▸ **Data to process**
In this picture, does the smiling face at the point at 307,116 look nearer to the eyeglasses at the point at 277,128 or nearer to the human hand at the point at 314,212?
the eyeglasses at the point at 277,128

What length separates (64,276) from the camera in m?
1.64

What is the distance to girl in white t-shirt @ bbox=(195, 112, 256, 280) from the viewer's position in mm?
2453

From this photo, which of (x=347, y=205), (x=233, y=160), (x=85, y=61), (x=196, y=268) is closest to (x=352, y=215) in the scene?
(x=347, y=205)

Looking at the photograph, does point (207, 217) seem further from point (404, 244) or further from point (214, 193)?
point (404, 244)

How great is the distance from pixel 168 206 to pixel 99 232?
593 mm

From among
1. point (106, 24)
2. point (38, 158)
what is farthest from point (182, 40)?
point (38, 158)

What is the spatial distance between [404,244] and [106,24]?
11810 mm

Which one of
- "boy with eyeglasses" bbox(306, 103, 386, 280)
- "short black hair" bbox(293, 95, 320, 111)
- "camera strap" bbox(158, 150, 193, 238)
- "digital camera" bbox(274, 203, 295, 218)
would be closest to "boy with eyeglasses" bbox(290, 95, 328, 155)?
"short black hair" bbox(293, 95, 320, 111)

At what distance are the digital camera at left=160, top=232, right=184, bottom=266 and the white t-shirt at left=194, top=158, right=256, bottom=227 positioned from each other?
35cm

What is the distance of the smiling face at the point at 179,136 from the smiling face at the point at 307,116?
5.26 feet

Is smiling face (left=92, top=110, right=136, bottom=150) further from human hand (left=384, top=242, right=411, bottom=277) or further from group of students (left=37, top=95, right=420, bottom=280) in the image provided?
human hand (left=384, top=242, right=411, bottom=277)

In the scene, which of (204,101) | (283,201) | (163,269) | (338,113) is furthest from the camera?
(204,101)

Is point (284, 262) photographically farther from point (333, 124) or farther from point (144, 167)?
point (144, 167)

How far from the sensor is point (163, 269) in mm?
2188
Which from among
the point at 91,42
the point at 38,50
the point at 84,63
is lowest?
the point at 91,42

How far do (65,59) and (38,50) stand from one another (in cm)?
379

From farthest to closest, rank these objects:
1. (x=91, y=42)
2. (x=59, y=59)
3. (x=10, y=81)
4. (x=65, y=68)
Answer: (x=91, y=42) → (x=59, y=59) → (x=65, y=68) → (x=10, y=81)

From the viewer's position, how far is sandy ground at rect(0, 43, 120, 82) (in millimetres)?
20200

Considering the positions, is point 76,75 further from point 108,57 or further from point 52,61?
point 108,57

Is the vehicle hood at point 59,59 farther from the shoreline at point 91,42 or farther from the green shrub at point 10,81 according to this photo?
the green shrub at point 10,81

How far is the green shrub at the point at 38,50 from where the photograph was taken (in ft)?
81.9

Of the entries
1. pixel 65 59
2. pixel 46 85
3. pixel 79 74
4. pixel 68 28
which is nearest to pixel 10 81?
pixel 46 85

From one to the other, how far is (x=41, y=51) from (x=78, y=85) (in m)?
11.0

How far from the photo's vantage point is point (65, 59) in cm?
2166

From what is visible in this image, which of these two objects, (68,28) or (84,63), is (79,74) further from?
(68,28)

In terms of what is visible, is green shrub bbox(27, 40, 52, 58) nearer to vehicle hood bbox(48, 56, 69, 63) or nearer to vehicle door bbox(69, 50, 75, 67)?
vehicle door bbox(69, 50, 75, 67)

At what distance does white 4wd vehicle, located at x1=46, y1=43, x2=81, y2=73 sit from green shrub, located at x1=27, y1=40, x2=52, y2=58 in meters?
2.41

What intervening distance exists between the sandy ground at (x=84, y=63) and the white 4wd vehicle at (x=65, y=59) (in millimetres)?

▸ **Aim**
Repeat the records above exactly.

▸ **Answer to this exercise**
In this picture, does the smiling face at the point at 307,116 look nearer to the eyeglasses at the point at 277,128 or nearer to the human hand at the point at 314,212?
the eyeglasses at the point at 277,128

What length separates (64,276) from the camera in m?
1.64

What is the distance to girl in white t-shirt @ bbox=(195, 112, 256, 280) from the viewer's position in mm?
2453

From this photo, which of (x=347, y=205), (x=233, y=160), (x=85, y=61), (x=196, y=268) is closest to (x=352, y=215) in the scene?
(x=347, y=205)

Looking at the photograph, does point (207, 217) seem further from point (404, 244) or further from point (214, 193)?
point (404, 244)

How great is the distance from pixel 168 206 to pixel 99 232?
593 mm

From among
1. point (106, 24)
2. point (38, 158)
what is farthest from point (182, 40)?
point (38, 158)

What is the spatial distance between [404,244] and [106,24]?
11810 mm

Which one of
- "boy with eyeglasses" bbox(306, 103, 386, 280)
- "short black hair" bbox(293, 95, 320, 111)
- "camera strap" bbox(158, 150, 193, 238)
- "digital camera" bbox(274, 203, 295, 218)
would be closest to "boy with eyeglasses" bbox(290, 95, 328, 155)?
"short black hair" bbox(293, 95, 320, 111)

At what distance are the digital camera at left=160, top=232, right=184, bottom=266 and the white t-shirt at left=194, top=158, right=256, bottom=227 positioned from each other?
35cm

What is the distance of the smiling face at the point at 179,136 from the smiling face at the point at 307,116?
5.26 feet

Is smiling face (left=92, top=110, right=136, bottom=150) further from human hand (left=384, top=242, right=411, bottom=277) or further from group of students (left=37, top=95, right=420, bottom=280) in the image provided?
human hand (left=384, top=242, right=411, bottom=277)

In the scene, which of (204,101) | (283,201) | (163,269) | (338,113) is furthest from the camera?
(204,101)

Is point (284, 262) photographically farther from point (333, 124) or farther from point (144, 167)?
point (144, 167)

How far from the sensor is point (163, 269) in mm?
2188
Which from among
the point at 91,42
the point at 38,50
the point at 84,63
is lowest?
the point at 91,42

How far do (65,59) and (38,50) stand from one another (in cm)?
379

From farthest to closest, rank these objects:
1. (x=91, y=42)
2. (x=59, y=59)
3. (x=10, y=81)
4. (x=65, y=68)
Answer: (x=91, y=42) → (x=59, y=59) → (x=65, y=68) → (x=10, y=81)

From the viewer's position, how far is sandy ground at rect(0, 43, 120, 82) (in millimetres)?
20200

Considering the positions, is point 76,75 further from point 108,57 or further from point 52,61?
point 108,57

Is the vehicle hood at point 59,59 farther from the shoreline at point 91,42 or farther from the green shrub at point 10,81 according to this photo?
the green shrub at point 10,81

How far is the green shrub at the point at 38,50 from where the photograph was taken (in ft)?
81.9

Of the entries
1. pixel 65 59
2. pixel 46 85
3. pixel 79 74
4. pixel 68 28
which is nearest to pixel 10 81?
pixel 46 85

From one to the other, how far is (x=41, y=51) from (x=78, y=85) (in m)?
11.0

How far from the photo's vantage point is point (65, 59) in cm?
2166

From what is visible in this image, which of these two objects, (68,28) or (84,63), is (79,74) further from?
(68,28)

In terms of what is visible, is green shrub bbox(27, 40, 52, 58) nearer to vehicle hood bbox(48, 56, 69, 63) or nearer to vehicle door bbox(69, 50, 75, 67)?
vehicle door bbox(69, 50, 75, 67)

At what distance does white 4wd vehicle, located at x1=46, y1=43, x2=81, y2=73 sit from green shrub, located at x1=27, y1=40, x2=52, y2=58 in meters?
2.41

What intervening distance exists between the sandy ground at (x=84, y=63) and the white 4wd vehicle at (x=65, y=59) (in millimetres)?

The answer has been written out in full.